The people I was training were IT support staff; the people who keep many of the organisation’s IT systems running. They were a mixture of sysadmins, DBAs and developers. What they had in common was that at least part of their working life is spent looking after systems that are written in Perl and they had never before taken any formal training in the language.
In my experience, this is a pretty common situation. Because Perl is “just a scripting language”, I often come across people who are responsible for Perl programs but who have never been taught how the language works. Managers often seem to believe that people will absorb Perl knowledge just by being exposed to the code. And, of course, that’s partly true. On the face of it, Perl isn’t particularly hard to understand. If you have a grounding in other programming languages in the C/Algol family or you know a bit about Unix tools like awk, sed or Bash scripts you can certainly be productive in Perl.
But not as productive as you could be if you actually took the time to learn about the language.
In many ways, this is one of my favourite kinds of training. The course ran for three days and was adapted from my Introduction to Perl and Intermediate Perl courses. It’s a lot of fun taking the attendees right back to basic Perl and slowly building up their knowledge. The three days is an almost constant stream of “light-bulb moments” as students connect the concepts that I’m talking to code that they’ve seen in the systems they maintain. While it’s true that you can maintain a Perl program just using knowledge that you’ve worked out from reading the code, you become a lot more effective when you understand more of the underlying concepts.

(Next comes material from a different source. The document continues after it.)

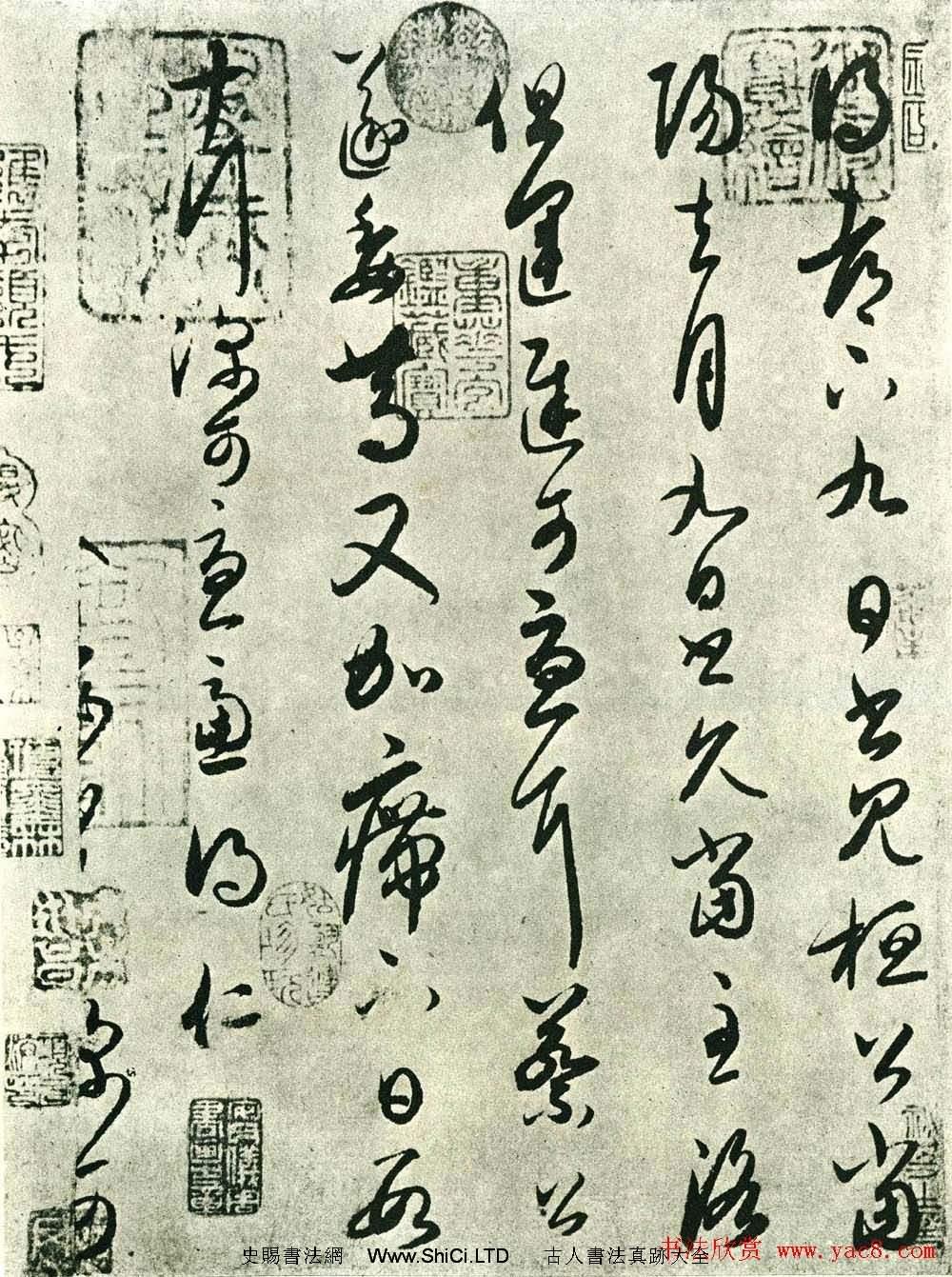 王羲之行草書法《七月都下帖》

On the other hand, it can be a slightly frustrating kind of course to run. In many cases, they code that these people are maintaining was originally written by people who had never really understood Perl and it has been maintained for years by people with even less knowledge of the language. So the code is a long way from the modern Perl that we’d all like to spend our days working on. This is often going to be monolithic code bases with no sign of a “use strict” or “use warnings”. Maintenance of this code is often seen as a low priority task that is only undertaken when changes are vital and it’s unlikely that anyone could ever take the time that would be required to raise the standards of this code.
But, nevertheless, I feel that over the last few days I have increased the average level of Perl knowledge in the world. There are eight more people who know how Perl references work (and why you might use them). That has to be a net win. And the fact that the organisation was happy to pay me to run the course must be seen as a positive. It means that they value the effectiveness of their developers.

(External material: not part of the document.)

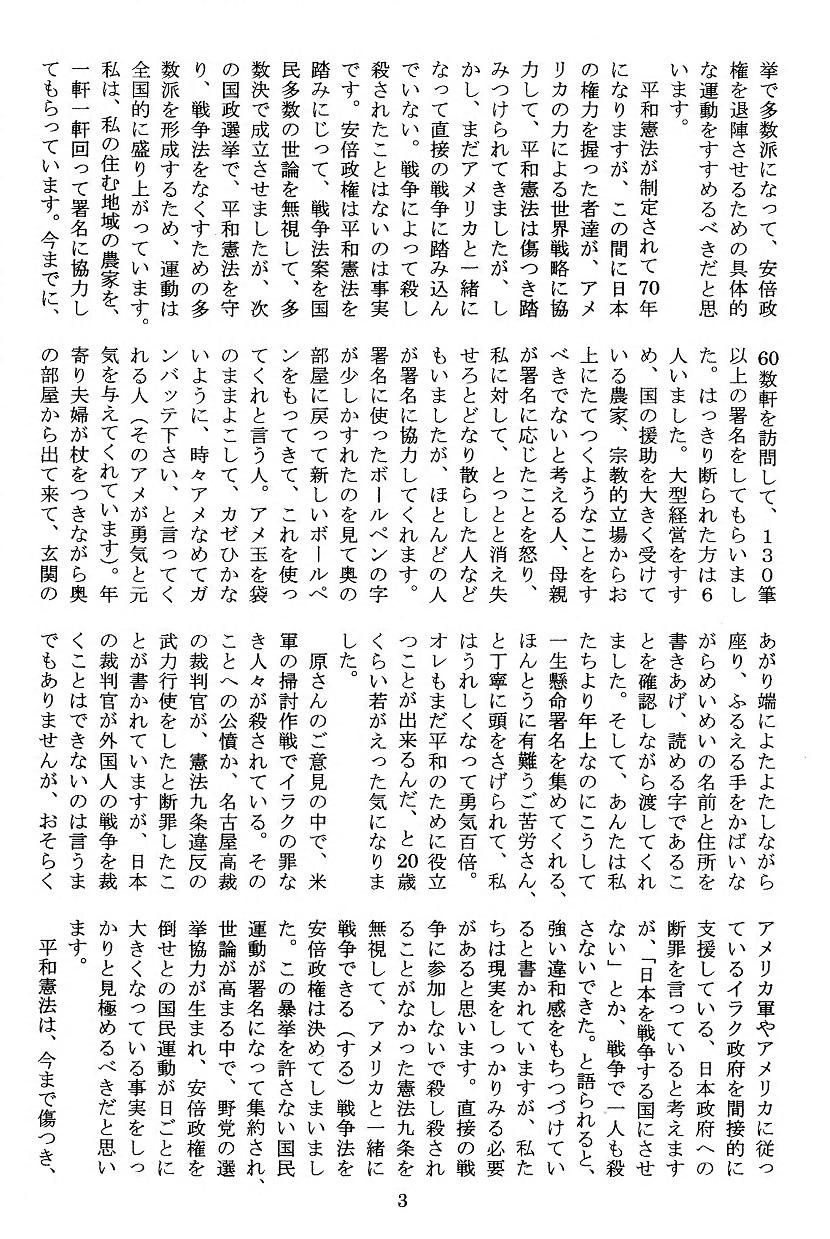 tayori265 3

I often hear people worried about the lack of people starting to use Perl. I’ve lost count of the number of developer managers or CTOs who have cited the lack of available Perl talent as the reason they are moving their development to other technologies. But there is another option. Employ people with good general Programming skills and run training courses that give them the more specific Perl skills that they mean.
I know a good trainer who would be happy to help!